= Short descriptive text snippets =
···
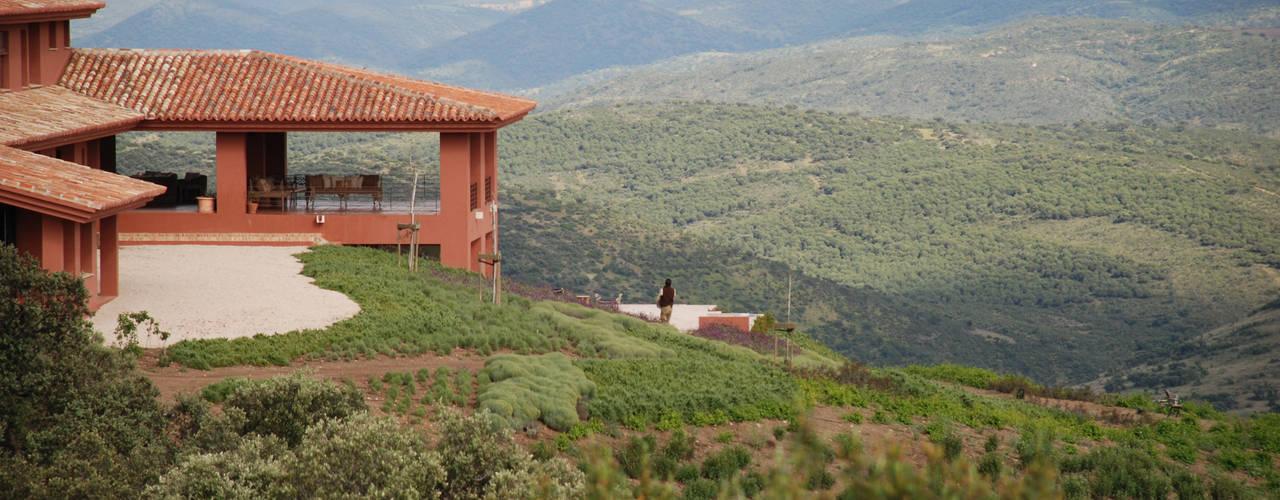 Casa rural: Arquitectura mediterránea contemporánea: Casas rurales de estilo  de Otto Medem Arquitecto vanguardista en Madrid,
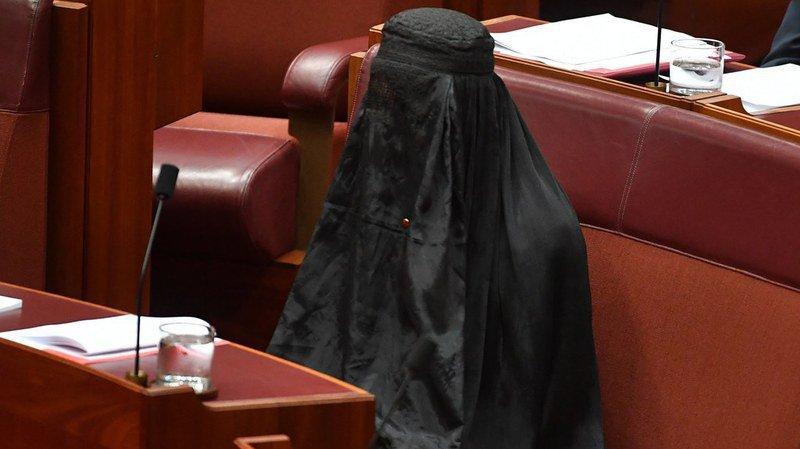 Australie: Pauline Hanson, leader du parti d'extrême-droite One Nation, habillée en burqa au Sénat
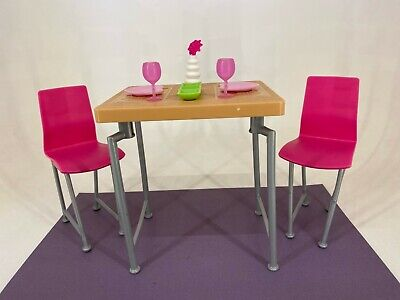 Mattel - Barbie - Table and Chair Set with Accessories - Lot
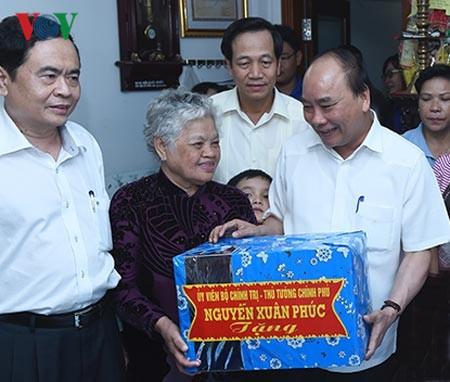 นายกรัฐมนตรี เหงวียนซวนฟุก ไปเยือนครอบครัวผู้ที่อยู่ในเป้านโยบายในจังหวัดเกิ่นเทอ - ảnh 1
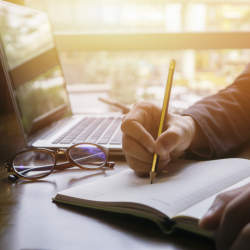この夏、新しいスキルを習得するチャンス!ShareWisオンライン講座のセール開催中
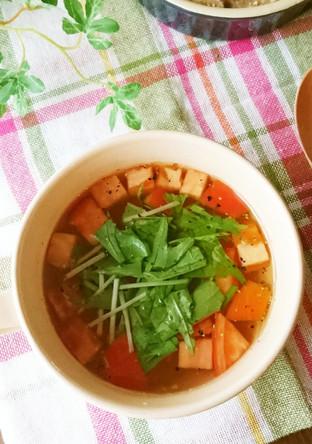 お湯を注ぐだけ トマトのコンソメスープ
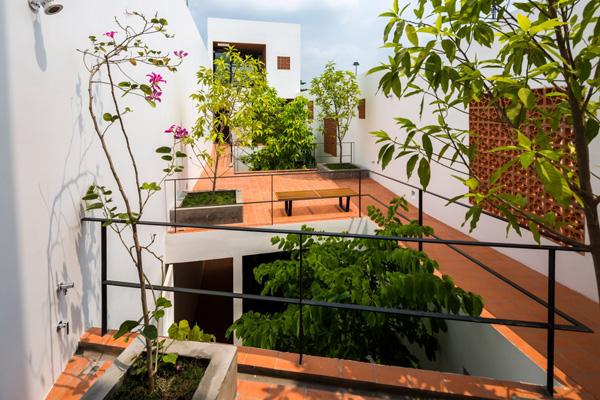 Kiến trúc sư Sanuki Daisuke đã lựa chọn đất nung – một loại vật liệu có chi phí tương đối thấp. Các lỗ thoáng trên tấm đất nung tạo thành hệ thống thông gió và làm mát tự nhiên nhưng vẫn duy trì được sự riêng tư cho cho ngôi nhà.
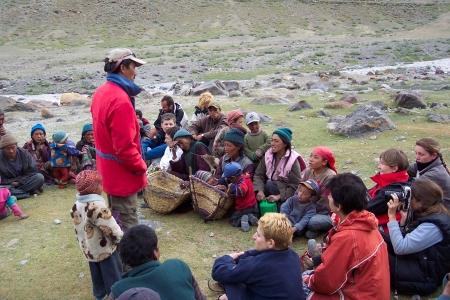 Rencontre entre touristes et villagois dans l'Himalaya copyright Rencontres au Bout du Monde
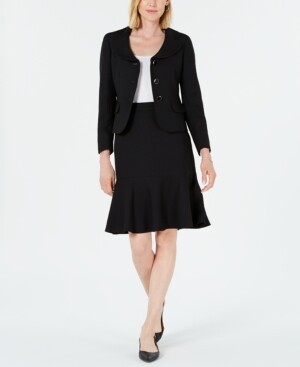 Le Suit Three-Button Diamond Jacquard Skirt Suit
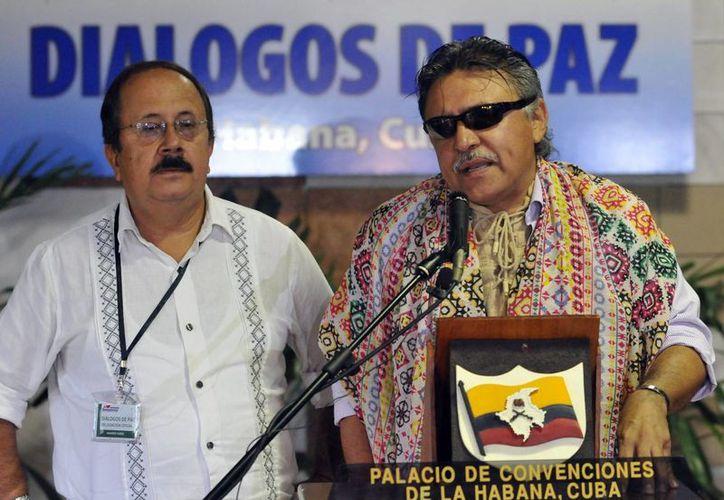 Los miembros del equipo negociador de las FARC Jesús Emilio Carvajalino, alias Andrés París (i), y Seuxis Paucias Hernández Solarte (d), alias Jesús Sántrich. (EFE/Archivo)
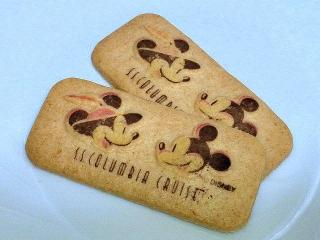 150627_3255友人のディズニーシー土産のクッキーVGA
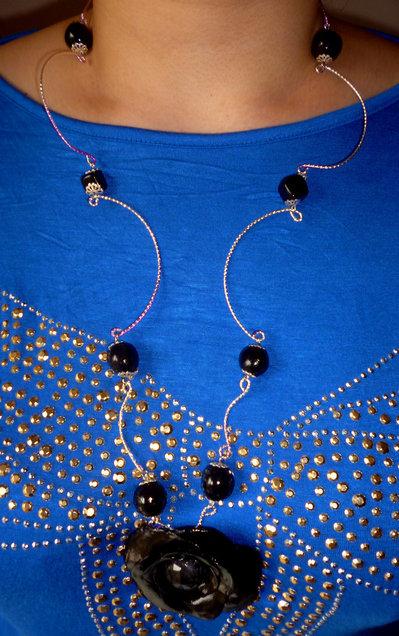 Collana rosa wire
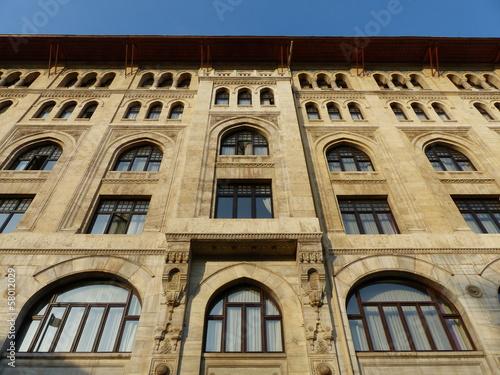 Prachtvolle Fassade eines alten Gebäudes in Istanbul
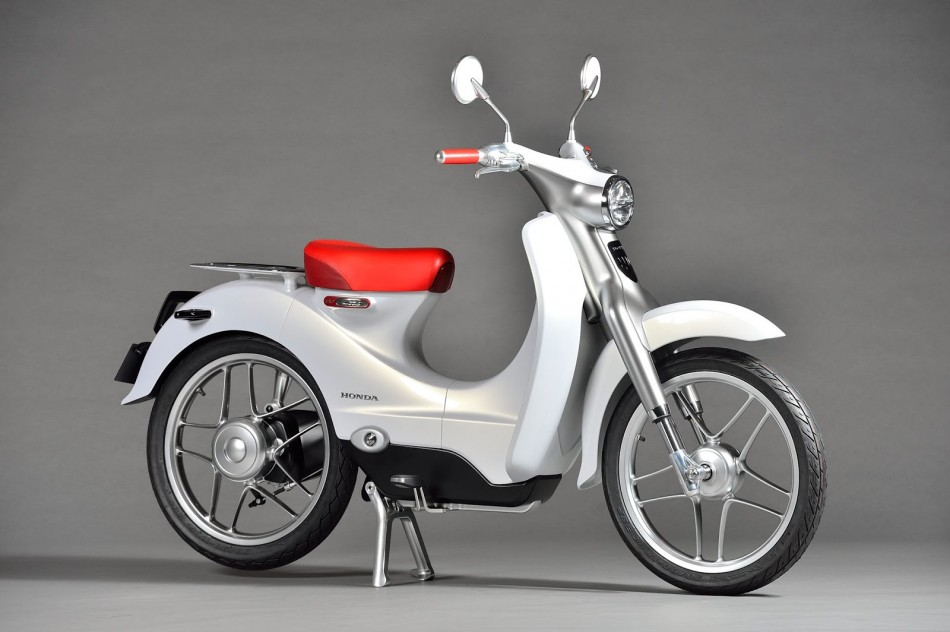 honda confirms new electric scooter for 2018 autoevolution. Black Bedroom Furniture Sets. Home Design Ideas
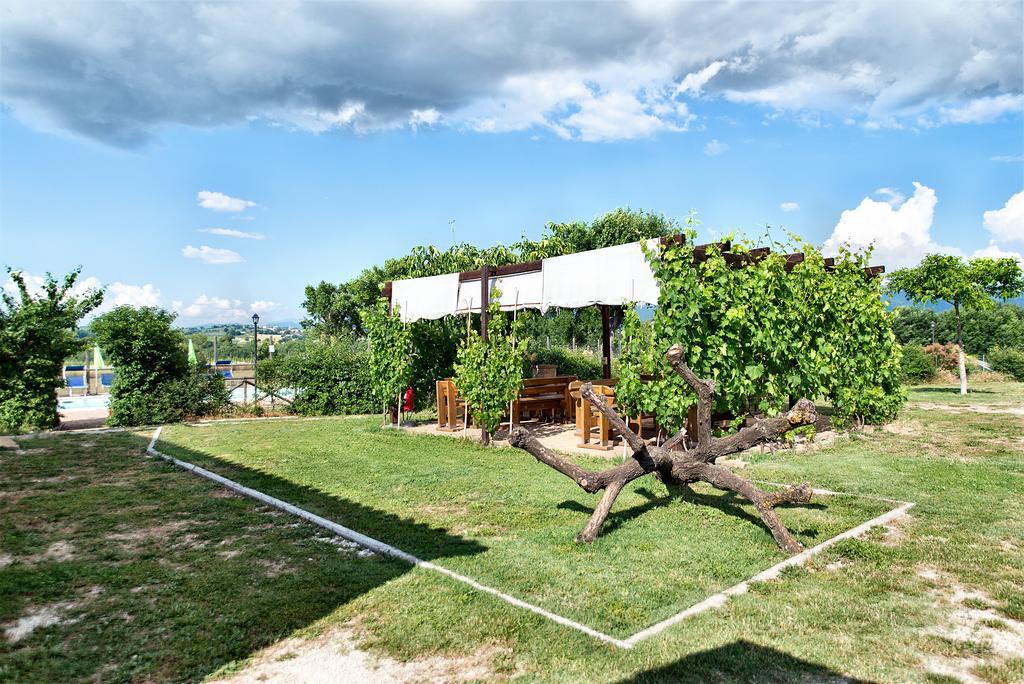 Agriturismo con piscina ideale per vacanze con bambini in Umbria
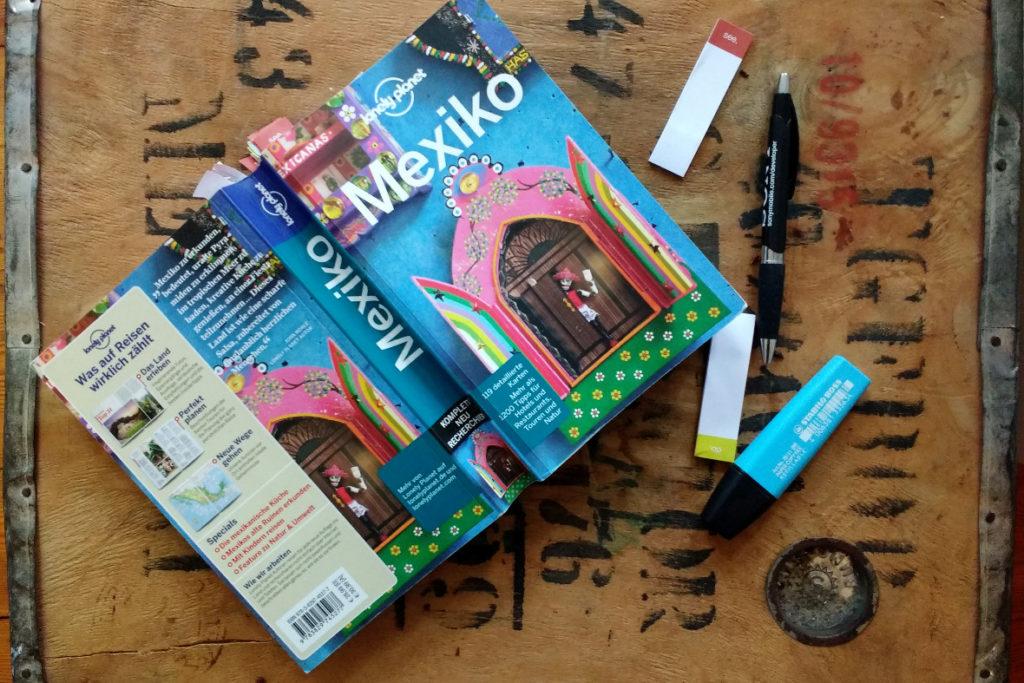 Mexiko-Reiseführer, Kuli, Textmarker und Notizzettel: wir stecken mitten in der Reiseplanung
···
= PROBLEM TO SOLVE =
Please copy only the lines from the one that contains "Collana rosa wire" through the last line of the records, exactly, and keep every picture out of the copy.

= EXERCISE RESULT =
 Collana rosa wire
 Prachtvolle Fassade eines alten Gebäudes in Istanbul
 honda confirms new electric scooter for 2018 autoevolution. Black Bedroom Furniture Sets. Home Design Ideas
 Agriturismo con piscina ideale per vacanze con bambini in Umbria
 Mexiko-Reiseführer, Kuli, Textmarker und Notizzettel: wir stecken mitten in der Reiseplanung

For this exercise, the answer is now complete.